As anticipated, President Obama proposed putting a limit on tax-deferred retirement accounts such as IRAs and 401(k)s that would amount to about $3 million. But some financial experts criticize the plan, saying it would discourage saving and encourage the government to tax smaller accounts in the future.

“This is just the camel’s nose under the proverbial tent,” says Hugh Anderson managing director and partner of HighTower Las Vegas, a national advisory firm that serves wealthy individuals and institutions. “It’s only a matter of time before all retirement accounts are targeted.”

“This flies in the face of our goal of creating more flexibility, which encourages people to save,” he adds.

Anthony M. Franchimone, a financial consultant and principal with the Retirement Benefits Group in San Diego, attacked the idea that anyone should have the right to decide for someone else what is a reasonable retirement amount.

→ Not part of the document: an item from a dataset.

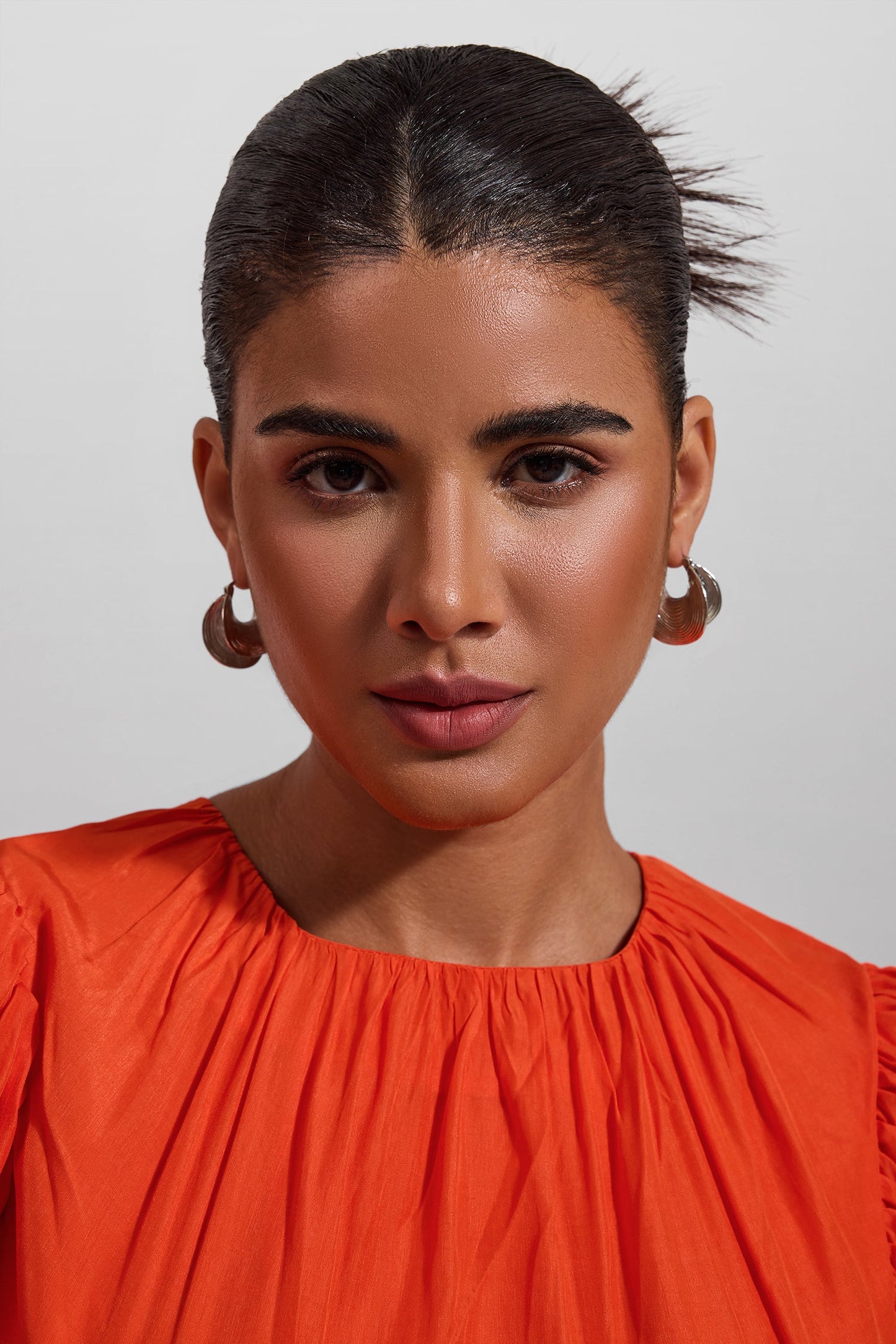 Beautifully Crafted Garment in a Classic Style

President Obama has said the limit will allow a reasonable return for retirement. He has said tax-deferred retirement accounts were never designed as a way for someone to amass a multi-million account, as did 2012 Republican presidential candidate Mitt Romney.

“Who is to say what a reasonable level of retirement savings is?” asked Franchimone.  “No one knows what someone else has to pay for and the cost of living is different in different parts of the country. We should be encouraging people to save as much as they can for as long as they can.”

The limit on savings will discourage employers from sponsoring retirement accounts with matching funds, says Mark D. Kemp, president of Kemp & Associates Retirement Services in Harleysville, Pa. A CEO who personally reaches the maximum may not want to bother with a program for employees if he can no longer take advantage of the program himself.

“Putting a limit on savings takes away the incentive for capitalism and the ultra wealthy will invest elsewhere,” Kemp says.

A young person who begins putting money in a retirement account at age 25 could easily reach the $3 million maximum by the time they are 65, adds Kemp. 

The president’s proposal would limit returns in retirement accounts to $205,000 per year, which right now translates into about a $3 million account. Depending on interest rates, the allowed account size could vary and be as low as $2.2 million, the  Employee Benefits Research Institute estimates.

A $3 million cap would affect 0.03 percent of the about 20.6 million IRA accounts that existed at the end of 2011, EBRI says. It would affect 0.06 percent of total account holders, since some holders have more than one account. The limit would hit 0.0041 percent of 401(k) accounts.

The Investment Company Institute also came out against the proposed limit.

“The proposal to place a dollar cap on individual retirement saving accounts would add complexity and confusion to our nation’s system for retirement savings,” says ICI president and CEO Paul Schott Stevens.

“This unworkable proposal to cap individuals’ savings in 401(k)s, other defined contribution plans, and individual retirement accounts would discourage employers from creating retirement plans and workers from contributing,” he adds. “We urge policymakers to fix our budget and debt problems without weakening savings and retirement security.”